Terry Pembimbing Asrama

0
218

(Oleh: Latipah)

[Bandung, 7 Desember 2018] Terry Yuliana, seorang ASN di lingkungan Panti Sosial Bina Netra (PSBN) Wyata Guna yang berlokasi di Jln. Pajajaran 52 Bandung sudah 10 tahun menjadi pembimbing asrama Merak. Asrama Merak adalah salah-satu asrama dari beberapa asrama yang dimiliki oleh PSBN Wyata Guna. Di asrama-asrama inilah, PM (Penerima Manfaat, sebutan untuk siswa-siswi yang sedang menempuh pendidikan di PSBN Wyata Guna) bertempat tinggal. Ada 12 PM yang saat ini tinggal di asrama Merak.

Ibu dua anak ini mengaku tidak memiliki hambatan berarti dalam membimbing, mengawasi 12 anak-anak PM yang dibimbingnya. “Karakter 12 anak-anak itu sudah pasti berbeda-beda, itu yang menciptakan suka-duka menjadi pembimbing. Saya coba menyatukan antara keluarga saya, 2 anak saya dan suami serta 12 anak yang ada di asrama, dan efektif. Kami kemudian seperti sudah menjadi satu keluarga.” Demikian jelasnya ketika ditanya bagaimana cara membagi waktu untuk keluarga dan PM. Membangunkan salat subuh, mengawasi anak-anak melaksanakan jadwal piket harian, memastikan mereka makan 3 kali sehari adalah tugas sehari-hari ibu cantik ini. Selain itu, Terry dan 12 anak-anaknya (PM yang tinggal di asramanya) rutin menggelar sejenis pertemuan yang diadakan 1 bulan sekali. Pada pertemuan ini dibahas masalah-masalah internal asrama jika ada.

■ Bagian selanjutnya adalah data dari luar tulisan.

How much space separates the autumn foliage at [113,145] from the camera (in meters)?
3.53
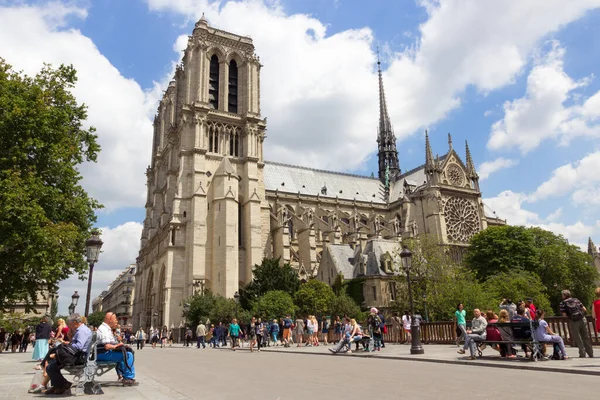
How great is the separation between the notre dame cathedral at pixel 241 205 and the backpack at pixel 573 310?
1149 inches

Hampir semua PM yang ada di asrama Merak adalah PM yang akan segera lulus. Untuk itu, dalam membimbing anak-anaknya, Tarry lebih suka memberikan kepercaayaan penuh dengan tetap mengawasinya. Setiap tahunnya, PM di asrama Merak akan berganti. Terry mengaku sedikit waswas menghadapi anak-anak yang baru akan tinggal di asramanya. Meski demikian, ibu ramah ini bersyukur karena setiap tahunnya dapat beradaptasi dengan cepat tanpa kendala. Hal tersebut karena Terry telah mengenal PM tersebut saat tinggal di asrama lain sebelum pindah ke asramanya.

“Pengalaman yang paling tidak dapat dilupakan selama menjadi pembimbing asrama adalah saat ada seorang anak yang sakit tengah malam. Anak itu muntah-muntah, saya panik. Terlebih saat itu saya baru menjadi pembimbing, jadi belum punya pengalaman banyak. Tapi Alhamdulillah, setelah dibawa ke klinik dan ditangani dokter, semuanya baik-baik saja.” katanya.

Sungguh tugas yang amat berat. Seorang ibu dua anak ini masih harus mengerjakan tugasnya di kantor sebagai staf, menjadi seorang istri, dan ibu bagi keluarganya, serta mengawasi dan melayani 12 anak-anak PM di asramanya. Namun demikian, dengan dedikasi tulusnya, hal yang berat tersebut menjadi ringan. Semoga mahkota kemuliaan senantiasa menyertai seorang Terry Yuliana, dan Terry yang lainnya.